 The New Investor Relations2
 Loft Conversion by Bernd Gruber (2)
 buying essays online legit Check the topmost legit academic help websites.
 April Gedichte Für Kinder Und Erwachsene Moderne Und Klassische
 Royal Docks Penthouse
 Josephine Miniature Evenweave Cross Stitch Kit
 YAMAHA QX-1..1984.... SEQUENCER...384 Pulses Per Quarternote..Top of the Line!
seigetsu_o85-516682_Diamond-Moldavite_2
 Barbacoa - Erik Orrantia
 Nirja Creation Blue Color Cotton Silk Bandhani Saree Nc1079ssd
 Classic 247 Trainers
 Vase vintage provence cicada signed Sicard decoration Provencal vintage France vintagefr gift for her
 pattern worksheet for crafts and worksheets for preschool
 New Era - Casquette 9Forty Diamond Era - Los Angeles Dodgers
***
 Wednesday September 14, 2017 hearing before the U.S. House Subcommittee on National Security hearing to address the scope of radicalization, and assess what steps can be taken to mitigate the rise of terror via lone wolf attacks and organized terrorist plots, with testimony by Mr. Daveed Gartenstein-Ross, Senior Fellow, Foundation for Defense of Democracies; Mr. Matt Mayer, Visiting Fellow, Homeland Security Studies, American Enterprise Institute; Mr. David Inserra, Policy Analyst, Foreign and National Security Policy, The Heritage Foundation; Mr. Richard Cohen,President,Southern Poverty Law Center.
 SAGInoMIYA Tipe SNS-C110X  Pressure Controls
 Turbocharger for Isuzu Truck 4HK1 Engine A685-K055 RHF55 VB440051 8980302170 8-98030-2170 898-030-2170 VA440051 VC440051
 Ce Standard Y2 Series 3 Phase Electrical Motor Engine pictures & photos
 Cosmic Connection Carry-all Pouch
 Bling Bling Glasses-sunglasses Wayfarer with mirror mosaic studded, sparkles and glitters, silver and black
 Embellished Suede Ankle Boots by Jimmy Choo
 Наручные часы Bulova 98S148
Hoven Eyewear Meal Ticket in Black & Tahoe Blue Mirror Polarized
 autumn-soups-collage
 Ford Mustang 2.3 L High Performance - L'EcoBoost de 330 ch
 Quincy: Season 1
***
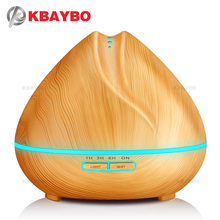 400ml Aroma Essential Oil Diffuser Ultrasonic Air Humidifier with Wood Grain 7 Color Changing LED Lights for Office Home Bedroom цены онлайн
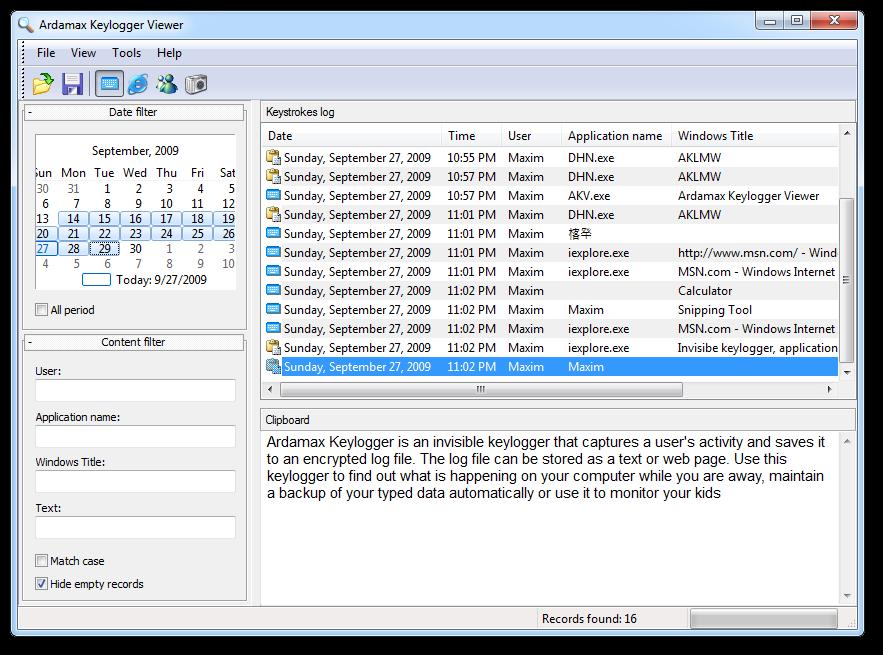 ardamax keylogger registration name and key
***
*Task statement*
Would you please repeat exactly the lines above, starting at the line with "The New Investor Relations2" and stopping at the line with "New Era - Casquette", both included?

*Result below*
 The New Investor Relations2
 Loft Conversion by Bernd Gruber (2)
 buying essays online legit Check the topmost legit academic help websites.
 April Gedichte Für Kinder Und Erwachsene Moderne Und Klassische
 Royal Docks Penthouse
 Josephine Miniature Evenweave Cross Stitch Kit
 YAMAHA QX-1..1984.... SEQUENCER...384 Pulses Per Quarternote..Top of the Line!
seigetsu_o85-516682_Diamond-Moldavite_2
 Barbacoa - Erik Orrantia
 Nirja Creation Blue Color Cotton Silk Bandhani Saree Nc1079ssd
 Classic 247 Trainers
 Vase vintage provence cicada signed Sicard decoration Provencal vintage France vintagefr gift for her
 pattern worksheet for crafts and worksheets for preschool
 New Era - Casquette 9Forty Diamond Era - Los Angeles Dodgers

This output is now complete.